# Required action A
In the post on fast thinking in chess, how long were the Rapid games that were compared with 180-second Blitz games?
# Required action B
Using the post on fast thinking in chess, explain why the author built a sample only from pairs of players who had faced each other at multiple time controls.

SUMMARY

I use lichess.org games data to investigate the extent to which fast thinking is the dominant factor affecting game outcomes at any time control. I show how to (1) frame a pseudo-experiment, (2) database lichess.org data, and (3) carry out the analysis. I argue that fast thinking is most prominent in quick games. I analyse a sample containing games from pairs of users who have played each other at multiple time controls and show that win probabilities established using 180 sec Blitz games are heavily discounted in 600 sec Rapid games. I tentatively conclude that the dominance of fast thinking is significantly reduced at longer time controls.

All code required to replicate the data preparation and analysis is in the post.

INTRODUCTION

I played chess a little bit back when chess.com was a windows app. I picked it up again what must be about 10 months ago at the time of writing (some 20 years later) – as if my life needed another distraction. It initially piqued an interest because I suck at it and wanted to understand why. Kasparov called chess the drosophila of reasoning – perhaps that’s a bit much but it is a rare instance of a scenario involving substantial exercise of your judgement in a fiercely competitive setting that you can repeat ad nauseam and learn from at your own pace.

lichess.org make their games data freely available so I started looking at what could be gleaned about the general happenings in chess games to set a baseline for more personal studies. In this post I investigate whether chess is mostly about fast thinking or whether there is reason to believe that less brute elements of reasoning may also be significantly involved.

HYPOTHESIS AND DESIGN

I want to investigate whether chess involves more than fast thinking for normal chess players. By “fast thinking” I mean any thinking process which is advantageous in chess and which can be employed in short time intervals. For example, trying out possibilities in your head and not making too many mistakes. By this working definition not-fast thinking isn’t applicable in situations requiring speed of execution and I’d venture therefore that fast thinking is more prominent in quicker games. Given pairs of players who have encountered each other at both fast and slower time controls, I aim to investigate the importance of fast thinking by examining to what extent information about the quick games predicts the outcome of the slower games.

There are possibly many ways to conduct this investigation but the one that occurs to me most vividly is to frame the null hypothesis as a counterfactual which can then be pursued as a pseudo-experiment (I’ll explain). The null hypothesis counterfactual (NHC):

NHC: Had there been more time allowed, the outcome would not have been different.

The chess playing population is not homogeneous across time controls. Since I want to compare across time controls I created a homogeneous matched pair sample – detailed in the next section – by considering only games from pairs of players who have played across the time controls I want to test. This given, I can produce a model of win probability using the rating difference between players at the quick time control, and measure how that model changes when it is applied to games in the slower time control. Null Hypothesis (NH):

NH: NHC is true. On average, given some rating difference \(x\), if \(A\) beats \(B\) at the quick time control with a probability \(p\), then \(A\) beats \(B\) at the slower time control with probability \(p' \ge p\).

# Recorded data
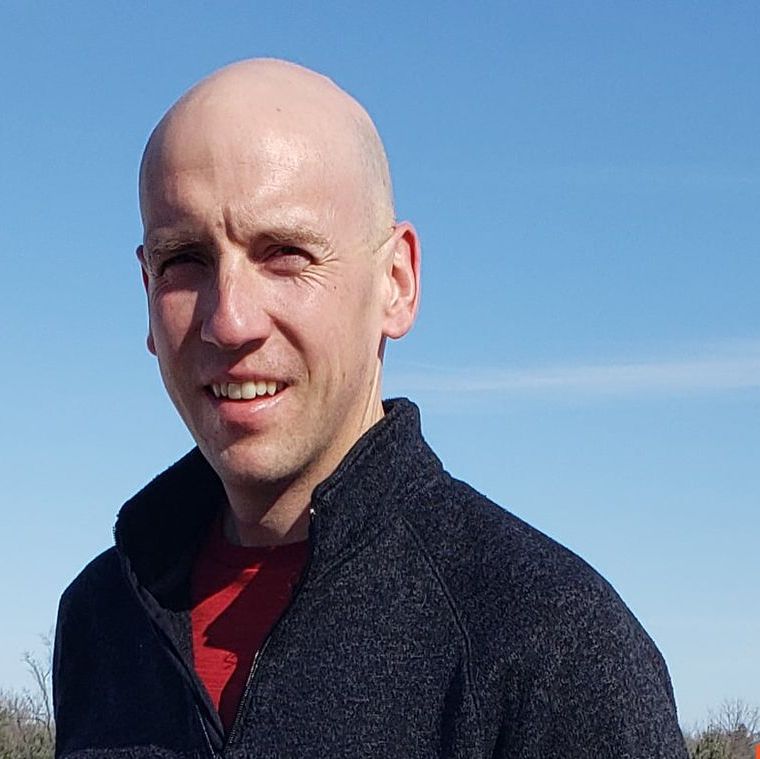 Hoese Enterprises owner Nicholas Hoese is wearing a black jacket and a red shirt is smiling for the camera .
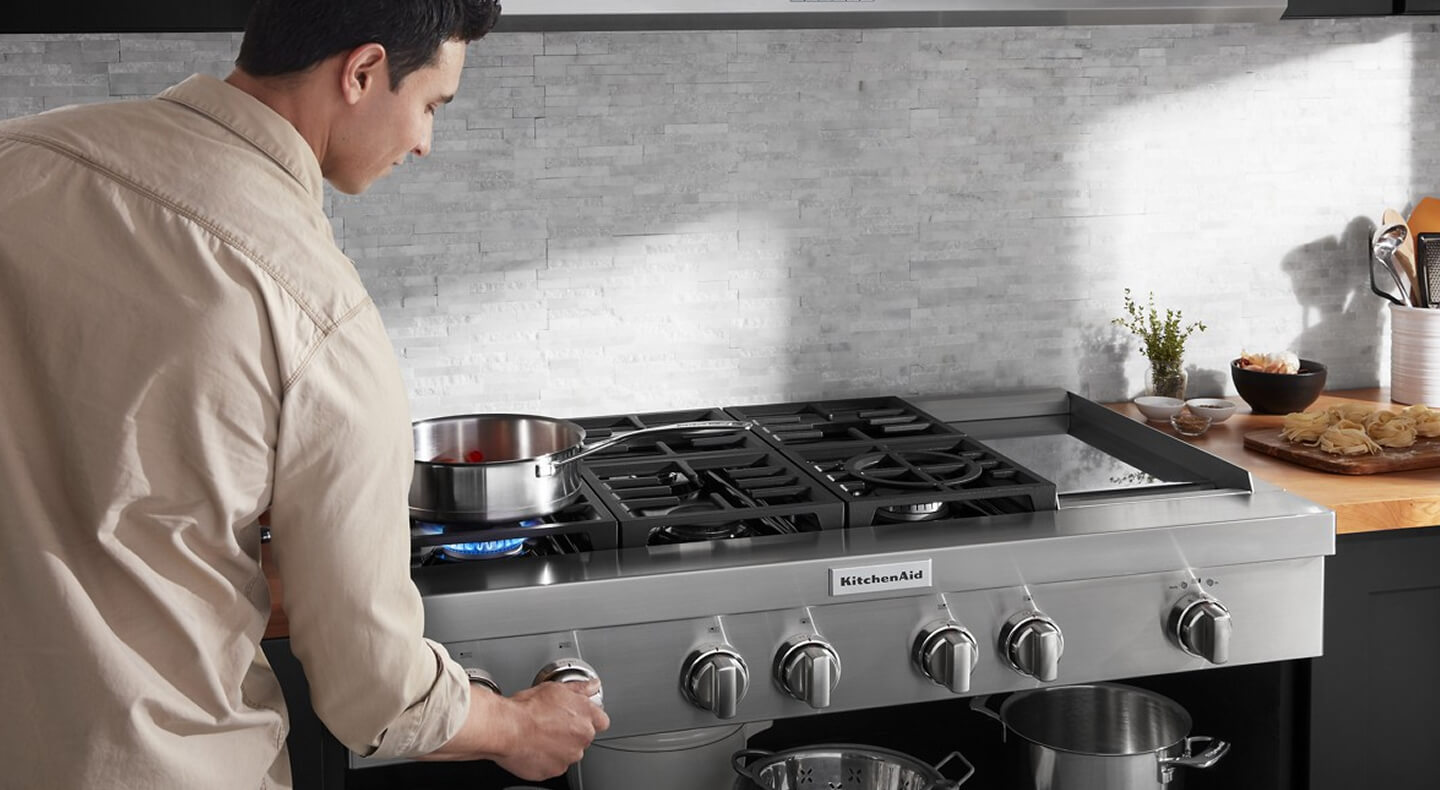 A person cooking on a KitchenAid® cooktop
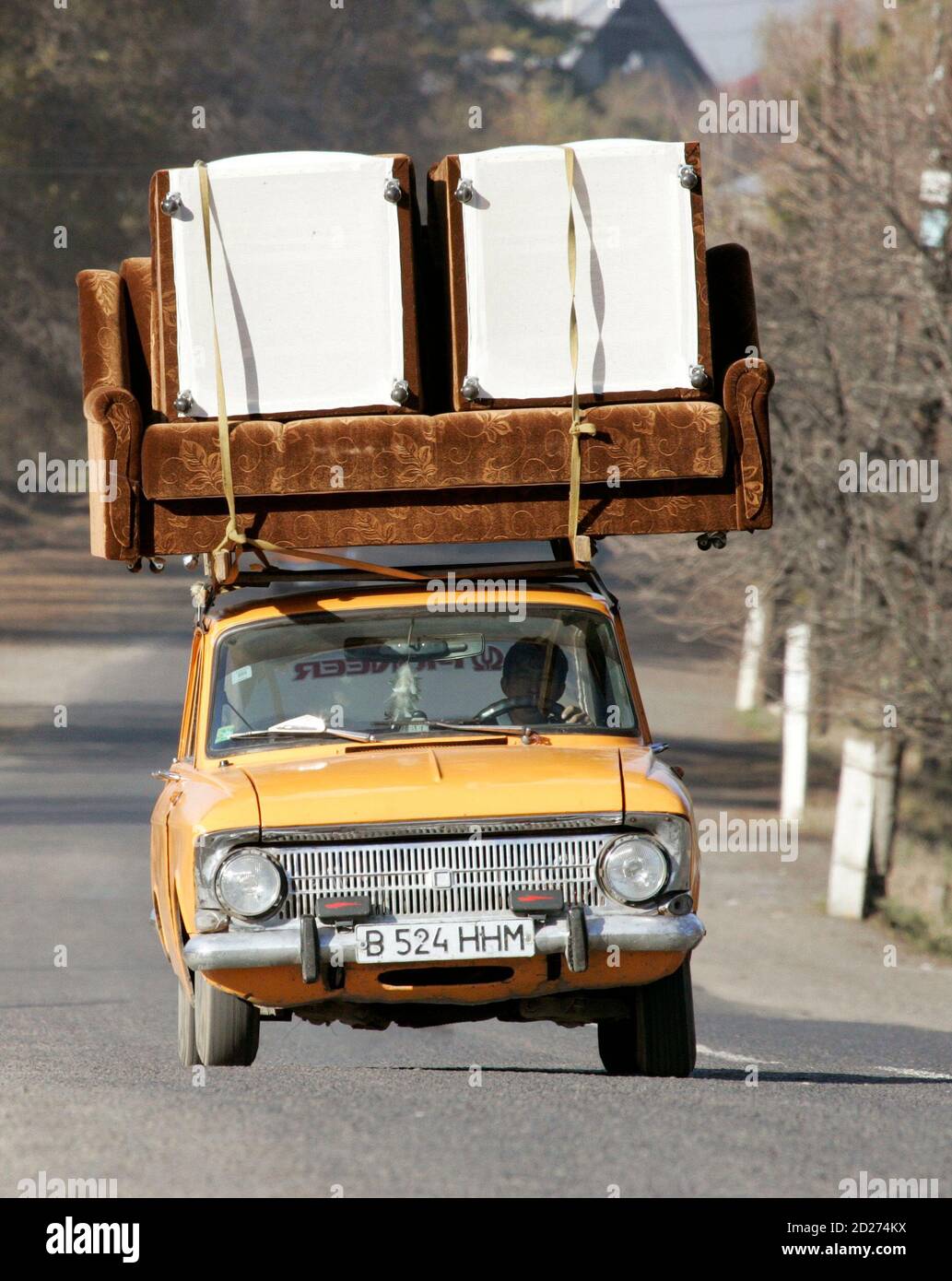 A man drives a car with a couch strapped to its roof on a road some 50 km (31 miles) east of Almaty, Kazakhstan, November 15, 2006. Many Kazakhs were upset by the British comedian Sacha Baron Cohen's film about the fictional TV journalist Borat, an anti-Semitic misogynist, who calls Kazakhstan his home. In an interview with Rolling Stone magazine released on Wednesday, Baron Cohen, 35, said he was surprised the film had caused such offence in Kazakhstan or that its humour had been so misinterpreted.  Picture taken November 15, 2006.  REUTERS/Shamil Zhumatov (KAZAKHSTAN) Stock Photo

# Answer section A
600 seconds.

# Answer section B
The chess-playing population is not homogeneous across time controls, and the author wanted to compare outcomes across time controls. Using only pairs of players who had played each other at the tested time controls produced a homogeneous matched-pair sample for that comparison.